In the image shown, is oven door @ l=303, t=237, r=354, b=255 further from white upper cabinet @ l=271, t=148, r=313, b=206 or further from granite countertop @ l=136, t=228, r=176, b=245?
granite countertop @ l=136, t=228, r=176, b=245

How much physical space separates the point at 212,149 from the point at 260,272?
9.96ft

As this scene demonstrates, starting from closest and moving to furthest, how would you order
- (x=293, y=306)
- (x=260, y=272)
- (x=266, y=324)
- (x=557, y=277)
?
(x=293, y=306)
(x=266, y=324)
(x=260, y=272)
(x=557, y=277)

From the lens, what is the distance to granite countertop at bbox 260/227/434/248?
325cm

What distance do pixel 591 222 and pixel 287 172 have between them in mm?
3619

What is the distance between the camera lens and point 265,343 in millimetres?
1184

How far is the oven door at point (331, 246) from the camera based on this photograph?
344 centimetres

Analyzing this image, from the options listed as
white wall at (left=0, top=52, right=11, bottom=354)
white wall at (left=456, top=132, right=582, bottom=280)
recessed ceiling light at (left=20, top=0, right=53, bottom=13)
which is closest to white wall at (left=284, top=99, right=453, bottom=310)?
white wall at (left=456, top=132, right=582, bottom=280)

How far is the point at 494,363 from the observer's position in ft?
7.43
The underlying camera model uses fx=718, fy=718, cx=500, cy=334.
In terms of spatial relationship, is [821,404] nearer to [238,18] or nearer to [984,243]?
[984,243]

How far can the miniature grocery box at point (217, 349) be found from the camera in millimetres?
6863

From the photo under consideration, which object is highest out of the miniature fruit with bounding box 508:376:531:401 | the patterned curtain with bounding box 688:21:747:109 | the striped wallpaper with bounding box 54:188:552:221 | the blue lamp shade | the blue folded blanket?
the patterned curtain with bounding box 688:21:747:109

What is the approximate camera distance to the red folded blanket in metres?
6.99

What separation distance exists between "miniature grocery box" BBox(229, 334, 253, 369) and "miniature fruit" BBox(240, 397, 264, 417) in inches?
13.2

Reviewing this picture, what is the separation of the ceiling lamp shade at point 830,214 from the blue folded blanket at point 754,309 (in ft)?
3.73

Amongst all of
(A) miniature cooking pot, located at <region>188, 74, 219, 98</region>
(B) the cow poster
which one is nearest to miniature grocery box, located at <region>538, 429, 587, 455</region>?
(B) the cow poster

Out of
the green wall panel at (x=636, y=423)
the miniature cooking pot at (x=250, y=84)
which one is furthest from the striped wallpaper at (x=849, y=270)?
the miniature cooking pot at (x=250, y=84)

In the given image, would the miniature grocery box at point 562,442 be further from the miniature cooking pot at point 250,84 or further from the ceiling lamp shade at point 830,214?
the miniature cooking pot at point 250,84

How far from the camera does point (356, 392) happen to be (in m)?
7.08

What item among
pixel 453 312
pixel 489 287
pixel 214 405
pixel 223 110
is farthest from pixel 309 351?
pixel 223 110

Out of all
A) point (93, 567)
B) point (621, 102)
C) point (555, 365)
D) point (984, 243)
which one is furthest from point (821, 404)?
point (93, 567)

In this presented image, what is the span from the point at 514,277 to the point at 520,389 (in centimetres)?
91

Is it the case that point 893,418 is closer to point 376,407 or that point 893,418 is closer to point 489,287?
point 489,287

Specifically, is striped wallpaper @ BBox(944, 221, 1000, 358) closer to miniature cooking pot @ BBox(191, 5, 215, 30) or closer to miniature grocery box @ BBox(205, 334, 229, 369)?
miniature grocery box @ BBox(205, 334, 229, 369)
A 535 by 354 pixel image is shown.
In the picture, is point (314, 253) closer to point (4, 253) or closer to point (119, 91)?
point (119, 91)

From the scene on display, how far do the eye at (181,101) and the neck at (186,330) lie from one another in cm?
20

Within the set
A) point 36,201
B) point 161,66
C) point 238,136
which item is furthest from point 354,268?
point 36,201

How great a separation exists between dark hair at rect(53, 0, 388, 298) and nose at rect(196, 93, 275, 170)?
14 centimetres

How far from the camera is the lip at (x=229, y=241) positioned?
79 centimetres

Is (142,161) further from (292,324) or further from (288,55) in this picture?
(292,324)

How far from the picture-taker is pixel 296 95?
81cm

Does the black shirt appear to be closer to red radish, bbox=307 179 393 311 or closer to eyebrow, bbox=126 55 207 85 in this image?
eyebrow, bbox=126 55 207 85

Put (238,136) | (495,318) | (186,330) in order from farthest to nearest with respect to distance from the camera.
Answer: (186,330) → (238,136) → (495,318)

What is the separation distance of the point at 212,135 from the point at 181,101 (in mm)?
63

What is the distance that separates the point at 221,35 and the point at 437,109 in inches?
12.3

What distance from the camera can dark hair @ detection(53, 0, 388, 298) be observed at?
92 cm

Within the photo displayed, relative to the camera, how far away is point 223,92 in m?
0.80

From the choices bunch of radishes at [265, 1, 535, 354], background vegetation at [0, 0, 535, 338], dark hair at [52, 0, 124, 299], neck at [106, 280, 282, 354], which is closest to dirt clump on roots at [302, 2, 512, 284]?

****************************************

## YOUR GOAL
From the line holding "Put (238,136) |" to the last line of the records, quote each line exactly and add nothing.

## TASK ANSWER
Put (238,136) | (495,318) | (186,330) in order from farthest to nearest with respect to distance from the camera.
Answer: (186,330) → (238,136) → (495,318)

What is the separation distance of the point at 212,135 from the point at 181,101 (in mm)?
63

What is the distance that separates the point at 221,35 and the point at 437,109 in inches?
12.3

What distance from the camera can dark hair @ detection(53, 0, 388, 298) be observed at?
92 cm

Within the photo displayed, relative to the camera, how far away is point 223,92 in m?
0.80

From the choices bunch of radishes at [265, 1, 535, 354], background vegetation at [0, 0, 535, 338], dark hair at [52, 0, 124, 299], neck at [106, 280, 282, 354], which is closest to dirt clump on roots at [302, 2, 512, 284]?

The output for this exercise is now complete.